Super Bowl LIV wasn’t very exciting this year, but it was nice to feel that sports of some sort was back in session and the cardboard people cutouts helped make it feel that the stadium was full of spectators.  

I didn’t play sports in my young years, in fact, I still don’t play sports. I was a drill team kind of girl and would go back to high school again just to do that all over. It was so much fun. Just like those that played sports though, my knees and back show the wear and tear.

What is special now is seeing our first grandson venture out into the world of sports. Tyler, who is 8 years old, participated in tryouts for baseball for the very first time this past weekend. He has a natural talent and should have a great experience in team sports. I know his Paw Paw sure was beaming with pride while reliving his days of Andrew participating in those activities.

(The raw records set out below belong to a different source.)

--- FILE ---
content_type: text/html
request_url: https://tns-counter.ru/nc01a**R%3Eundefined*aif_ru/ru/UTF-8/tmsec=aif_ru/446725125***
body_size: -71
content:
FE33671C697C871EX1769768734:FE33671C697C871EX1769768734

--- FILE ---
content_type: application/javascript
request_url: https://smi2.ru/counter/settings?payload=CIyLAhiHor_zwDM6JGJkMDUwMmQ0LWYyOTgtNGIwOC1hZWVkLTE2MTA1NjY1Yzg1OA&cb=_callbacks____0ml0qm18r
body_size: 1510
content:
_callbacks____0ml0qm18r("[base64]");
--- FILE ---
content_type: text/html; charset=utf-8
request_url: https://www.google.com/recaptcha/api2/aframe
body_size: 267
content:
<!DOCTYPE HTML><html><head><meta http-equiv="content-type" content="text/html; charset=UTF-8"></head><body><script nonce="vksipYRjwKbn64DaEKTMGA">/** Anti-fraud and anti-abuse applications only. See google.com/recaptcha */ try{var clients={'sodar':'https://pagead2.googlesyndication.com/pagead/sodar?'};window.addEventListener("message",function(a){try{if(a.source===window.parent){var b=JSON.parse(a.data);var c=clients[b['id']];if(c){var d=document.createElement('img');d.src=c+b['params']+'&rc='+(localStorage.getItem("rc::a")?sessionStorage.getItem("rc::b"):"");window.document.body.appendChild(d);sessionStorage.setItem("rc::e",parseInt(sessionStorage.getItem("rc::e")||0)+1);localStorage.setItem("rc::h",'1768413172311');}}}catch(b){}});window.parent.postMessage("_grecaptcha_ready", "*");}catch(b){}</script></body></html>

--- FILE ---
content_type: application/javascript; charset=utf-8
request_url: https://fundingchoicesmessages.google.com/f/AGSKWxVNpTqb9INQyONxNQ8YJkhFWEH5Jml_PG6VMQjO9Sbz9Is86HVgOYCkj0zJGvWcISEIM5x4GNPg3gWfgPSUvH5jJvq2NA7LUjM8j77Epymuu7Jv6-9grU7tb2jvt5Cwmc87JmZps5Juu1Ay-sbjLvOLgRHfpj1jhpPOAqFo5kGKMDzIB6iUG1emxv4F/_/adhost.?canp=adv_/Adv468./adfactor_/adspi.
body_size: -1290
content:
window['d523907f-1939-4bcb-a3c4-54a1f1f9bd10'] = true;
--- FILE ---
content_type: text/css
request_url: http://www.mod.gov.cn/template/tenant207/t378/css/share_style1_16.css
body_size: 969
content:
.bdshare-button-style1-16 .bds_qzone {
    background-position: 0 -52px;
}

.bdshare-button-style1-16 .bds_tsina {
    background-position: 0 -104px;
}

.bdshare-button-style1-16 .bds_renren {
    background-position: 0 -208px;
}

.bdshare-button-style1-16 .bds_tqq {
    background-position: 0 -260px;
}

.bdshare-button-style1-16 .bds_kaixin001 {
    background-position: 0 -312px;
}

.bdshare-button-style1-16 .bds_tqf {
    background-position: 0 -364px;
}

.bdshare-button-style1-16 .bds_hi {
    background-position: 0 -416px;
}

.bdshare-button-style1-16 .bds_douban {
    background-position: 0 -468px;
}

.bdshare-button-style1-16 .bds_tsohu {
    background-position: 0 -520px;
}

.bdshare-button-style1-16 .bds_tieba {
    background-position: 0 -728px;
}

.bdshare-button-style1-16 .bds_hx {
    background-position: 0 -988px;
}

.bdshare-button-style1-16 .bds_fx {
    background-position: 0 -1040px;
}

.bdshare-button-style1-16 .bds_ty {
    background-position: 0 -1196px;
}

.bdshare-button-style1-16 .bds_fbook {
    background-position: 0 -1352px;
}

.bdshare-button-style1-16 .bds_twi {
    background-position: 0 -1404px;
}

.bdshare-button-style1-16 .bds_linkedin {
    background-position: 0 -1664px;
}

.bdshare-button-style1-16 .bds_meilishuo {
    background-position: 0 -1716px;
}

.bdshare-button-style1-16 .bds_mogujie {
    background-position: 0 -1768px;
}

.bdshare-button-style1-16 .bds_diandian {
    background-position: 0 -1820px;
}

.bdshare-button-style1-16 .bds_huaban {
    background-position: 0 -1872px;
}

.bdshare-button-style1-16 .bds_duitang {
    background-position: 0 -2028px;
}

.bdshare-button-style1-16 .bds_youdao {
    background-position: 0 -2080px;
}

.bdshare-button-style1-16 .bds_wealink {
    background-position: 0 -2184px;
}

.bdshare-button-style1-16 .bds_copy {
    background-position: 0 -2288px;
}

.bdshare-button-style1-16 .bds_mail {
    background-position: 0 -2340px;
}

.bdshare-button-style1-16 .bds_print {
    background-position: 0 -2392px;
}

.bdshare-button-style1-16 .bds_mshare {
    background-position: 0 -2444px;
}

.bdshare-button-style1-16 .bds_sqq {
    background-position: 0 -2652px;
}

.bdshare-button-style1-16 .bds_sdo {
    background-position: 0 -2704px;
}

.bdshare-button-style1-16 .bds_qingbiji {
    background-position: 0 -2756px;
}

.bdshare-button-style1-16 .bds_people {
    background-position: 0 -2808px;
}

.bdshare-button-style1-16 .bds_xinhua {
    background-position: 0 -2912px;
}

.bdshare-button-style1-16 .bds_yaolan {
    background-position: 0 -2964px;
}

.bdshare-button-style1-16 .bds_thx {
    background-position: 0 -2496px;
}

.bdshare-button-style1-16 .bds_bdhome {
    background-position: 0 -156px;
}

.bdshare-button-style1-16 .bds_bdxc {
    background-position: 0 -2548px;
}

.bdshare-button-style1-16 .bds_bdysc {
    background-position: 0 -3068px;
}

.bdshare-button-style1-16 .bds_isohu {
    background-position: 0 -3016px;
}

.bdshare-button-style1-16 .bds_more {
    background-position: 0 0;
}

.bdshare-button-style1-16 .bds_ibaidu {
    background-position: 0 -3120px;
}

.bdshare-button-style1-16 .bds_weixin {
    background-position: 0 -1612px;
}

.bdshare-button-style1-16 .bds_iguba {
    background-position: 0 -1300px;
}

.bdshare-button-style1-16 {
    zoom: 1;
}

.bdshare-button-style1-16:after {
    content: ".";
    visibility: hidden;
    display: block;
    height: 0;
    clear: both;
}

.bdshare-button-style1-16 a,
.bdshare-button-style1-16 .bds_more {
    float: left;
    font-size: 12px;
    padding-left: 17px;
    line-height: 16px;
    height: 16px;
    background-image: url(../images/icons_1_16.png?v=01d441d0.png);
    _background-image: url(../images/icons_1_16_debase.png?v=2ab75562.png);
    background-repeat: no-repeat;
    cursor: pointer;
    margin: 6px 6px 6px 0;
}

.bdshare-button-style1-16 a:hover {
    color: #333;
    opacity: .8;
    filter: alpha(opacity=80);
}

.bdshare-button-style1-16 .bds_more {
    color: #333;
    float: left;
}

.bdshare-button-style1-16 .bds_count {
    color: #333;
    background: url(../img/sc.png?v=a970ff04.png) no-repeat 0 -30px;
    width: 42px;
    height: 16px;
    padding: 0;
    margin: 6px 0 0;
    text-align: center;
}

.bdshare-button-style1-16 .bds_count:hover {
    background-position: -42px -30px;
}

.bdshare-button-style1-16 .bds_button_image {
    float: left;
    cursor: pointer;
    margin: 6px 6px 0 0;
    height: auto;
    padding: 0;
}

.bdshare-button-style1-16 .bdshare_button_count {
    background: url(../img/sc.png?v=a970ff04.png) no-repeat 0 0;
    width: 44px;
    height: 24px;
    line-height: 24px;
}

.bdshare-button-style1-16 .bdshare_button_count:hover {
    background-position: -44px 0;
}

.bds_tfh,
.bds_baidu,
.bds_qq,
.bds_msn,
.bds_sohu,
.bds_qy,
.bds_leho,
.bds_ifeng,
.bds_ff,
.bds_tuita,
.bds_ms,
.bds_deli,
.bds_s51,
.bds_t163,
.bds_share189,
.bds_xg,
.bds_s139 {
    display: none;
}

My girls as well dabbled in all the sports and played some in high school too. I remember feeling lost when it was all over. So many years of practices, games, late nights, early mornings, snack packs, team parties, and doctor visits.

My daughter Ashley had never played softball until her freshman year of high school. She decided to try it out and she had fun except for the 800-yard runs they had to do every day. She wanted to have the opportunity to slide into base so bad and had that chance in one game. Of course, it was the one game in the entire season that I was a little late getting there and I missed it.  All the moms told me all about it and Ashley came out of the dugout to show off her dirt covered backside. Her delight at accomplishing that goal shined through a smile as big as the softball field.  

I tell these stories to help us all think back to those days gone by. Whether it was us individually involved in activities, other family members, friends, or our children, we all know the feeling of being a part of something. With all the schools in a state of flux with COVID-19 concerns, our children and grandchildren are experiencing their childhood very different than ours.  

Along with our children and most importantly our seniors; especially those homebound, this sense of isolation and confusion is detrimental on their wellbeing. We hope to be back to some sort of normalcy soon.  In the meantime, reach out to your senior neighbors to make sure they feel loved.

If you have kids or grandchildren in some sort of activity, make sure to support them so they know their number one cheering section is there for them. I am sure we will be making the drive to Kyle often in the future to root for Tyler.

The Dietert Center staff are here every day to assist those in need as best that we can within safety guidelines. The building is closed for general public use, but please give us a call for any special needs you might have for Meals on Wheels, Friendship Café Drive Thru, Medical Equipment Lending, Personal Alert Link units, and our Call Reassurance program.  

If you or a senior you know of are homebound, aged 60-plus, and is in need of a hot meal, please give us a call at 896-8117 to review guidelines for the Meals on Wheels program.  Our amazing volunteers help us deliver the meals and best of all, they also offer a warm smile and social interaction that so many people need right now.  

Our drive-thru Friendship Café is open for lunch Monday through Friday from 11:30 a.m. to 12:30 p.m. If you are 60 years or older, stop by to pick up a meal. If you have paperwork already completed or wish to complete it for us, the meal is by donation. If you don’t have time to complete the paperwork, the meal is $8.  

The menu for the week is:

• Wednesday, Feb. 10  – Beef Tips and Mushrooms;

• Thursday, Feb. 11 – Salmon Croquette;

• Friday, 12 – Chopped Steak with Swiss Sauce;

• Monday, Feb. 15 – Scalloped Ham and Potatoes;

• Tuesday, Feb. 16 – Beef Marsala, and;

• Wednesday, Feb. 17 – Green Chili Pork.